| Provided material |
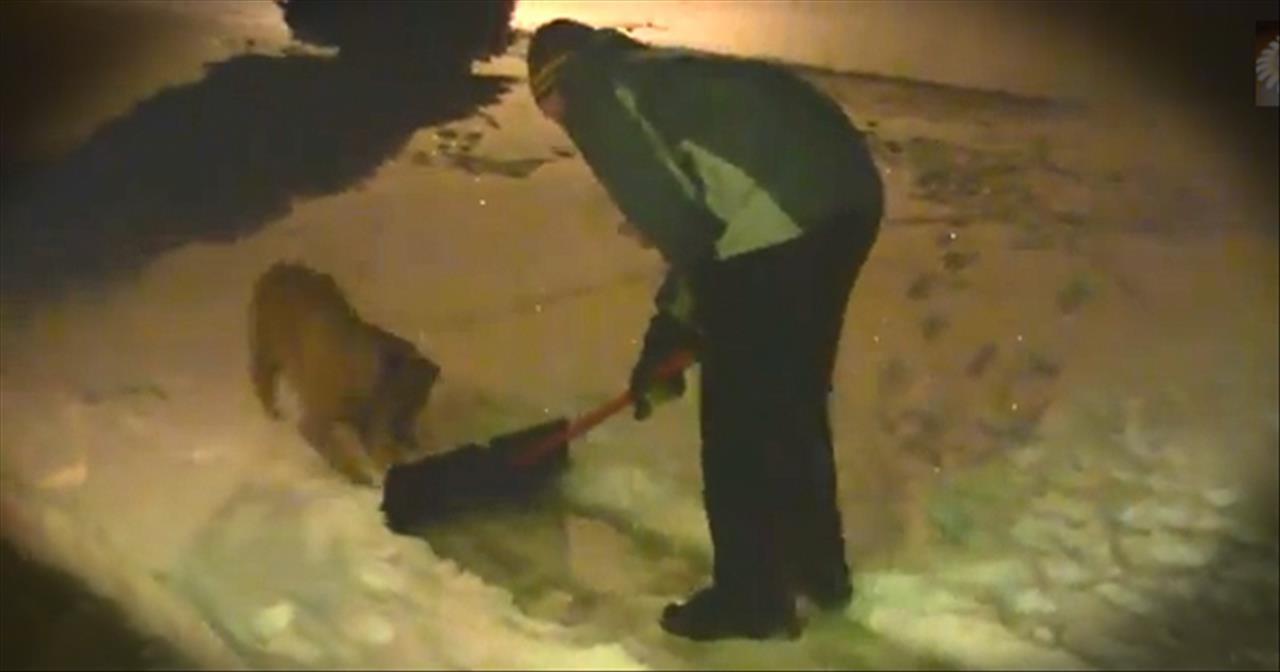 Cute Dogs Help Their Owners Shovel Snow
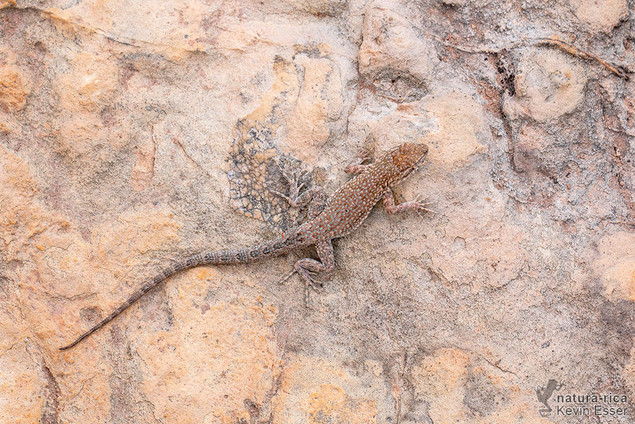 Uta stansburiana - Side-blotched Lizard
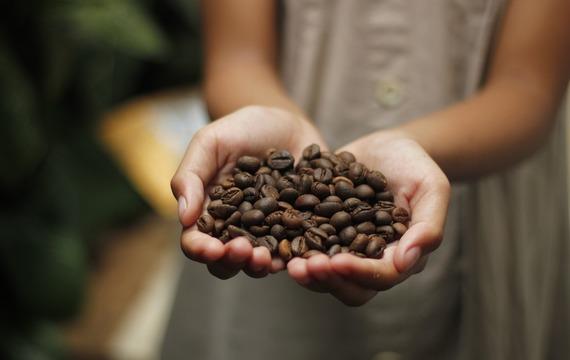 Deset důvodů, proč pít kávu každý den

| Prompt |
The material above holds pictures; copy everything else in it exactly.

| Response |
 Cute Dogs Help Their Owners Shovel Snow
 Uta stansburiana - Side-blotched Lizard
 Deset důvodů, proč pít kávu každý den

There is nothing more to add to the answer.